After ‘rogue’ leader breaks ranks

Feizal Samath

Almost 10 years after Velupillai Prabhakaran’s, elusive leader of the Liberation Tigers of Tamil Eelam (LTTE), guerrillas executed a renegade rebel leader in his midst for allegedly trying to overthrow him, another “rogue” leader is challenging Prabhakaran’s might.

Vinayagamoorthy Muraleetharan alias Colonel Karuna, the LTTE Special commander in Sri Lanka’s eastern region, broke ranks last week and said he was forming his own unit independent of the Prabhakaran-led LTTE, triggering the first major split in the group since its formation in the 1970s.

However, unlike Gopalaswamy Mahendrarajah alias Mahattaya, deputy leader of the LTTE, who was assassinated by Tiger rebels in December 1994, Karuna claims to have a 6,000-strong army of eastern rebel cadres loyal to him and is ready to face battle with Prabhakaran troops.

Mahattaya was taken into custody and later killed for defying Prabhakaran and allegedly conniving with India’s Research & Analysis Wing (RAW) Intelligence to oust the rebel chieftain.

Prabhakaran, rarely seen in public, brooks no nonsense from his cadres or even senior commanders. Many who have fallen foul of Prabhakaran or the group have either been killed or sacked. S P Tamilselvan – political head of the Tigers – on Saturday told reporters that Karuna had been sacked by the organisation.

Karuna, who ruled the eastern districts of Batticaloa and Amparai, is considered Prabhakaran’s best and most successful field commander. He has refused to yield to the threats of his leader and says he will operate as an independent militant group in the east.

Sri Lankan politicians are worried that it could jeopardise the two-year old ceasefire and adversely impact on next month’s parliamentary polls.

The split in the LTTE puts a lot of pressure on the rebel group and Prabhakaran.

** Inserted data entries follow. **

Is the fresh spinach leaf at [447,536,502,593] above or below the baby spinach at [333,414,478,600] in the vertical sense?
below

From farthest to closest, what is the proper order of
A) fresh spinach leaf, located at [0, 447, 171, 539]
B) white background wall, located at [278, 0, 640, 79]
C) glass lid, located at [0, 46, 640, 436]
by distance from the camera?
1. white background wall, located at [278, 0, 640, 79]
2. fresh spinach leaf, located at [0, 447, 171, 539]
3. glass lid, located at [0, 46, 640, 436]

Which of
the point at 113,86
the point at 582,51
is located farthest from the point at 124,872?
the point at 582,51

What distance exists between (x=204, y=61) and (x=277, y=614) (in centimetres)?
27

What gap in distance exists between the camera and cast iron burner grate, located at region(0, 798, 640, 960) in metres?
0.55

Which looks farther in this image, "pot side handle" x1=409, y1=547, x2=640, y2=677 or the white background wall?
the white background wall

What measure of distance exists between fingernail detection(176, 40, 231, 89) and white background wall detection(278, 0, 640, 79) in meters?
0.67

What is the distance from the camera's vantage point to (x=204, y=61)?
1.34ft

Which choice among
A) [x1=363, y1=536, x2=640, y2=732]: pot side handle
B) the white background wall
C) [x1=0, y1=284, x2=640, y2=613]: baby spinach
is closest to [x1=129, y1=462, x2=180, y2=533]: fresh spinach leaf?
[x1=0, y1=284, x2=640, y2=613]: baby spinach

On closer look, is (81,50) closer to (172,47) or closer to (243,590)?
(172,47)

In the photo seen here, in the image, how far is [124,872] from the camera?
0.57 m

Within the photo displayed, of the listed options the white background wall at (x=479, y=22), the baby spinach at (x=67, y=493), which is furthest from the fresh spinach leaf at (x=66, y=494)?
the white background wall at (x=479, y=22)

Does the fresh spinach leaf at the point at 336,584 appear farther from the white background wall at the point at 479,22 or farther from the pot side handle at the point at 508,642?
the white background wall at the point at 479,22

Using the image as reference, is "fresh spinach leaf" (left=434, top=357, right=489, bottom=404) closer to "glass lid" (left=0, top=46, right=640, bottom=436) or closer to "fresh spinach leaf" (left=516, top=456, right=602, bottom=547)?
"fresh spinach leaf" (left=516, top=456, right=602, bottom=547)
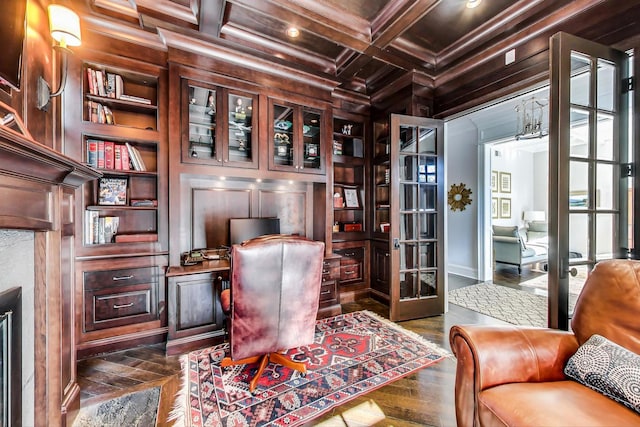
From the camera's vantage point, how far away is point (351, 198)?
387cm

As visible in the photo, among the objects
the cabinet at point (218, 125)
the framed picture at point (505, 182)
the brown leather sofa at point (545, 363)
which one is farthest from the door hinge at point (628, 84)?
the framed picture at point (505, 182)

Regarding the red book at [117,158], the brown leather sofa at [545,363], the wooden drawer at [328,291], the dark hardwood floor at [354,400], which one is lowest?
the dark hardwood floor at [354,400]

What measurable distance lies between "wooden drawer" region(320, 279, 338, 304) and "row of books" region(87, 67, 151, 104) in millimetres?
2694

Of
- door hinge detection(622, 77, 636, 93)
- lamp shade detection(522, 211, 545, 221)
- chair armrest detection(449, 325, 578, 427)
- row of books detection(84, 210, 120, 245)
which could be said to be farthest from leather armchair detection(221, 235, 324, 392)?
lamp shade detection(522, 211, 545, 221)

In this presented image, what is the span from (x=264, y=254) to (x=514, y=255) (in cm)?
568

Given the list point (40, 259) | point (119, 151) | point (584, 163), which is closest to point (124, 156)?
point (119, 151)

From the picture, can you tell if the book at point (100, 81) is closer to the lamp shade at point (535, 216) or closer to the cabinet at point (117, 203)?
the cabinet at point (117, 203)

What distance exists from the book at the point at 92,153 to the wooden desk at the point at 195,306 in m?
1.15

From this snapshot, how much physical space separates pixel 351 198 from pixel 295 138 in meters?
1.29

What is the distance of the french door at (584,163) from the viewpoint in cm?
161

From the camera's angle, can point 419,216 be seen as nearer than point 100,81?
No

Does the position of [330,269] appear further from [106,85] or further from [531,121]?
[531,121]

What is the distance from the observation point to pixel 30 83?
1.55m

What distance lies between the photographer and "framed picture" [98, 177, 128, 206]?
7.79 feet
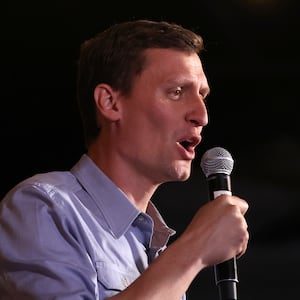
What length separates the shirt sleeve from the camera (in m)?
1.30

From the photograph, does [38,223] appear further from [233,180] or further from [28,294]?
[233,180]

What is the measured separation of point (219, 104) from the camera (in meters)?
3.48

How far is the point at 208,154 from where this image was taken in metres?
1.50

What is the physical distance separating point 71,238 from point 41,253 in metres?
0.07

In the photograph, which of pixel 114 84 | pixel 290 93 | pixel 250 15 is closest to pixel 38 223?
pixel 114 84

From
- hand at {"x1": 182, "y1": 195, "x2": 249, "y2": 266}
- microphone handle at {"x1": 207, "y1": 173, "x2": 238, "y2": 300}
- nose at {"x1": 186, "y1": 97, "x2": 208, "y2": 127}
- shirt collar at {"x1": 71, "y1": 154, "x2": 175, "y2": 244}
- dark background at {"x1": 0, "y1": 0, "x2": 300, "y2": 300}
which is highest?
dark background at {"x1": 0, "y1": 0, "x2": 300, "y2": 300}

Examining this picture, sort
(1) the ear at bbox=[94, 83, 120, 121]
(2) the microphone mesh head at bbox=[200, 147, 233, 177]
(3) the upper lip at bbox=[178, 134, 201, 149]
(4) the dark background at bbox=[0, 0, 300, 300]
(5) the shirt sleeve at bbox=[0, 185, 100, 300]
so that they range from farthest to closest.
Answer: (4) the dark background at bbox=[0, 0, 300, 300] < (1) the ear at bbox=[94, 83, 120, 121] < (3) the upper lip at bbox=[178, 134, 201, 149] < (2) the microphone mesh head at bbox=[200, 147, 233, 177] < (5) the shirt sleeve at bbox=[0, 185, 100, 300]

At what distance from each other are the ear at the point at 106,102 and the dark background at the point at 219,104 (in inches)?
54.9

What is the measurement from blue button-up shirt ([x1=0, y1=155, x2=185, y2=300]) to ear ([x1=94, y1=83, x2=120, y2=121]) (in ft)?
0.47

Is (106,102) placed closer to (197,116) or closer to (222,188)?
(197,116)

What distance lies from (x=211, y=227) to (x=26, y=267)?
0.34 metres

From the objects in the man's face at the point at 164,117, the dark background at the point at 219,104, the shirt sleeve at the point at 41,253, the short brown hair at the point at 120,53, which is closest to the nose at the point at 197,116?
the man's face at the point at 164,117

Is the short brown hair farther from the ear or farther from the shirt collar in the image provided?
the shirt collar

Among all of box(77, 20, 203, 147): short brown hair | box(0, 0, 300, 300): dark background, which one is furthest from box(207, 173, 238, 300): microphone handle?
box(0, 0, 300, 300): dark background
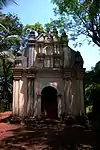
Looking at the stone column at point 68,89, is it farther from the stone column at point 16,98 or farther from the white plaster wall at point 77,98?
the stone column at point 16,98

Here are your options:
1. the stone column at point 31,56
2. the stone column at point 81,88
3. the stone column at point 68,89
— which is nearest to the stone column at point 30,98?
the stone column at point 31,56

For the first time the LTTE has openly embraced the electoral process and is virtually contesting the polls through the Tamil National Alliance (TNA), widely believed to be a rebel front and taking orders from Prabhakaran.

The crisis has triggered uncertainties about conducting the elections in the Batticaloa-Amparai districts. Karuna’s anger is not aimed at Prabhakaran but his deputies like Pottu Amman and Tamilselvan whom he says has undermined his (Karuna’s) position in the organisation. The renegade leader is careful not to blame Prabhakaran and insists that he would follow orders from the LTTE leader and him alone – not anyone else.

The last time Prabhakaran eliminated a “traitor” in his organisation (Mahattaya) was at a time when there was little international focus on the group unlike today. The rebels are now riding on a wave of international support and sympathy. Rebel negotiators (Karuna was also on the negotiating team) have been frequently travelling abroad for peace talks with government representatives or on special trips to brief foreign governments.

The role of the LTTE has taken a new dimension as against the time when Mahattaya was killed and his assassination only known a few months later – such is the secrecy in which the organisation operates. However today, given the positive attention that the LTTE gets internationally, it would be difficult to exterminate Karuna and justify his killing internationally.

These are questions that would pursue Prabhakaran as he acts against his ‘rogue” deputy.